WHAT THE TASK ASKS: Count the lines in the entries below that contain the string "from", treating uppercase and lowercase as different, and reply with the number alone.

DATA FOR THIS TASK:
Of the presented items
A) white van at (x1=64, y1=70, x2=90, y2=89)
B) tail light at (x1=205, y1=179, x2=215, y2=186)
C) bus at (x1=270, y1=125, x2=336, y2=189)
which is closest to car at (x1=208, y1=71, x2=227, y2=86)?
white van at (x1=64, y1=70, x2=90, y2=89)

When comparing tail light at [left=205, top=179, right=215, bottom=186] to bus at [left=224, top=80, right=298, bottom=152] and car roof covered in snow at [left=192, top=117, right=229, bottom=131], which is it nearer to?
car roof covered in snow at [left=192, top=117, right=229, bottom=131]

* * *

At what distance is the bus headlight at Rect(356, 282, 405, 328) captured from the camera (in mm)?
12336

--

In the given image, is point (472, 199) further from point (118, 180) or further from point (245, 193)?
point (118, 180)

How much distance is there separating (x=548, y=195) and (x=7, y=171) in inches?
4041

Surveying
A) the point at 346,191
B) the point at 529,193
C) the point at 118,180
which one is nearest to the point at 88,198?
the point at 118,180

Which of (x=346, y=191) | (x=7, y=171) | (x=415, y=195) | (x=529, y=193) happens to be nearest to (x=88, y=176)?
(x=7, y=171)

RESPONSE TO THE TASK: 2